Imagine if you owned a restaurant, and you found out that
about 10% of customer checks didn’t match up with orders placed through the
kitchen. You’d quickly ask tough questions: Is someone stealing money? Are customers being cheated? What’s causing
the errors? After a quick assessment you would take quick action to correct the
problem and make sure it never happens again.
Strangely, that kind of awareness of data quality doesn’t
seem to scale up to large organizations.
When data management teams contact CapTech for help, they routinely
recount challenges in funding data quality work. They ask for simple, direct
examples showing tangible business benefit from improving data quality.
Here are three of our favorites:
- A Fortune 500 financial corporation supported an
antiquated HR system. Due to the
difficulty of enhancing the existing system many manual workarounds with poor controls
had evolved, increasing data inconsistency and errors. Previous business cases to replace the HR
system had been rejected because they relied on “intangible” benefits that,
although obvious to HR staff, failed in the boardroom. CapTech led a requirements team that studied
HR business processes and quantified savings due to data quality improvement at
11,200 work hours per year. Elements of
the case included reduction in HR internal audit, data validation, and data
correction costs; ability to apply best business practices in recruiting,
compensation, and benefits; and reduction of cost of compliance with new regulations.

########

* **Work to be completed**:
Answer these questions from the data quality article:
1. In the restaurant scenario, about what share of customer checks didn't match the orders placed through the kitchen?
2. What kind of company supported the antiquated HR system?
3. How many work hours per year of savings did the requirements team quantify from data quality improvement?
The records play no part in the task.

* **Data supplied**:
########

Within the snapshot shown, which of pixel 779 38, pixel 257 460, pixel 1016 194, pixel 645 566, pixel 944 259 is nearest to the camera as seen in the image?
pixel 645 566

########

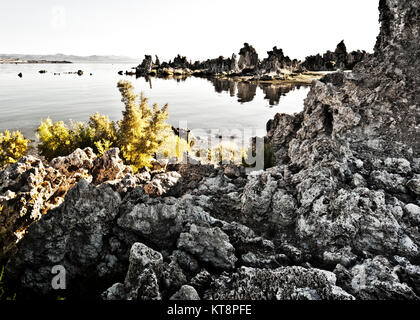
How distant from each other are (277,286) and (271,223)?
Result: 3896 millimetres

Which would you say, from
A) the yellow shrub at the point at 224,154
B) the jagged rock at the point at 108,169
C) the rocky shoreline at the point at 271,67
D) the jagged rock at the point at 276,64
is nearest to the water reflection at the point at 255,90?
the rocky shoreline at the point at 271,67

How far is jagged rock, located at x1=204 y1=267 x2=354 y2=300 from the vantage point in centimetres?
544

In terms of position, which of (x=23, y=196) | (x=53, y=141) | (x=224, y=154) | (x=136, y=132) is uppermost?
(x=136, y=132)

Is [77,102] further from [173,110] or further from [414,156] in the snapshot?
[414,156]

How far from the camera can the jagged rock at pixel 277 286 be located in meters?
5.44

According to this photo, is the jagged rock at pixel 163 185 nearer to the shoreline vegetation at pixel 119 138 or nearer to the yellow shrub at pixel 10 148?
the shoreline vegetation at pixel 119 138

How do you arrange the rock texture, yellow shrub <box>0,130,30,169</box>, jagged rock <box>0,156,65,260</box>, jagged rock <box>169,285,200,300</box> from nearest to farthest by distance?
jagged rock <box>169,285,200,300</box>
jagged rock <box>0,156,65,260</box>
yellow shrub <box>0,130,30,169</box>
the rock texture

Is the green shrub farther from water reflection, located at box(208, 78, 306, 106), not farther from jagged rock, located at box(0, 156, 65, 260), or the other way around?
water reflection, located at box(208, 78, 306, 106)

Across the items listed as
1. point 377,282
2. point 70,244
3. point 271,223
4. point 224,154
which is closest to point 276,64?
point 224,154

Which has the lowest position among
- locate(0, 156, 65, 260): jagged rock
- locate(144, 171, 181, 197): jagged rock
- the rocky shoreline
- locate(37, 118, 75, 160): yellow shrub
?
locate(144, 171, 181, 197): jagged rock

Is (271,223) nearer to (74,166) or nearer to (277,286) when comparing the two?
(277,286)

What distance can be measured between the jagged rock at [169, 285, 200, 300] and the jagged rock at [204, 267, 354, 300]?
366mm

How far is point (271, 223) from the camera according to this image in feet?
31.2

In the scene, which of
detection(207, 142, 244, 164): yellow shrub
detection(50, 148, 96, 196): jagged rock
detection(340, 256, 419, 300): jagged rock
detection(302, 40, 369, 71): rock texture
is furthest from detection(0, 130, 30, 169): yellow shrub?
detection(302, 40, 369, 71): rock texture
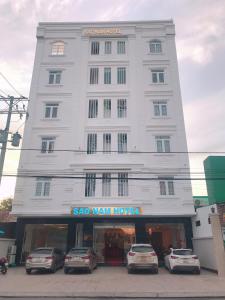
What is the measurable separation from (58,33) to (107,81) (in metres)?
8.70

########

* **Answer to the task**:
1. About 10%
2. A Fortune 500 financial corporation
3. 11,200 work hours per year